If you don't see it, that's fine. We can agree to disagree.
As I said, in some ways, Eberron is more advanced than current society due to its magitech. And while it has armies of mechanical men, giant robots, and flying ships, none of them really follow steampunk aesthetics and its core assumptions. There's nothing particularly clockwork, riveted, steampowered, or Victorian about them. The flying ships, for example, aren't the usual Steampunk dirigibles. There's nothing particularly mechanical about them. The entire steampunk genre likes to give the false perception that their creations are the result of scientific engineering. It attempts to deceive people into the fantasy of thinking that this is scientifically possible, and people basically nod and go along with it. But in Eberron, the images are oozing with magic, such as bound-elemental rings surrounding the flying ships. The moment that you basically say that "magic did it," then it seems to me as if you are breaking a fundamental aesthetic of Steampunk. And the warforged don't look like conventional Steampunk clockwork automatons, but golems of metal and wood. And another glaring absence of the steampunk genre: where are the guns in Eberron? The images are filled with bows, swords, axes, and the like that largely break any sense of steampunk immersion. The closest that we get are with wand duelists, but this evokes Harry Potter more than anything nowadays.

Those elements aren't necessarily associated with noir. I mean, putting aside "archaeological-focused universities" and "competing trade families," which aren't associated with noir at all, the elements you've listed are just elements of spy fiction and crime fiction. James Bond films contain many of those elements, but nobody would confuse them with noir. Meanwhile, Sunset Boulevard contains none of those elements, but nobody would mistake it for anything else.
··········
TASK A - According to the post about Eberron, what surrounds the flying ships in the Eberron images?
TASK B - Retype the part of the post about Eberron that opens with the words containing "Those elements aren't" and closes with "for anything else.".
The data comes from a different source than the post about Eberron.

EXERCISE DATA -
··········
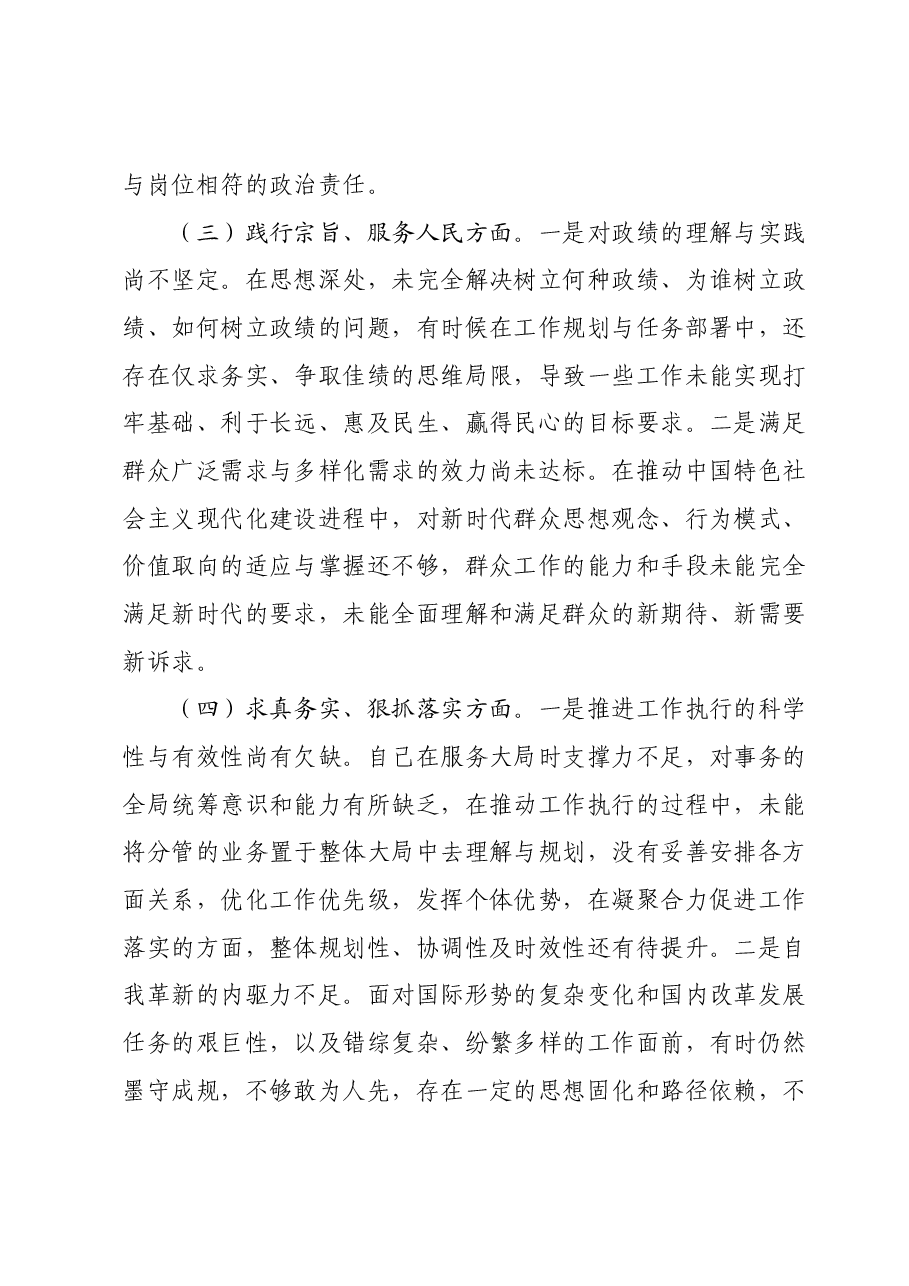 第二批主题教育专题民主生活会个人发言提纲（新六个对照方面）.docx，第3页预览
··········
PROBLEM SOLUTION A - Bound-elemental rings surround the flying ships.

PROBLEM SOLUTION B -
Those elements aren't necessarily associated with noir. I mean, putting aside "archaeological-focused universities" and "competing trade families," which aren't associated with noir at all, the elements you've listed are just elements of spy fiction and crime fiction. James Bond films contain many of those elements, but nobody would confuse them with noir. Meanwhile, Sunset Boulevard contains none of those elements, but nobody would mistake it for anything else.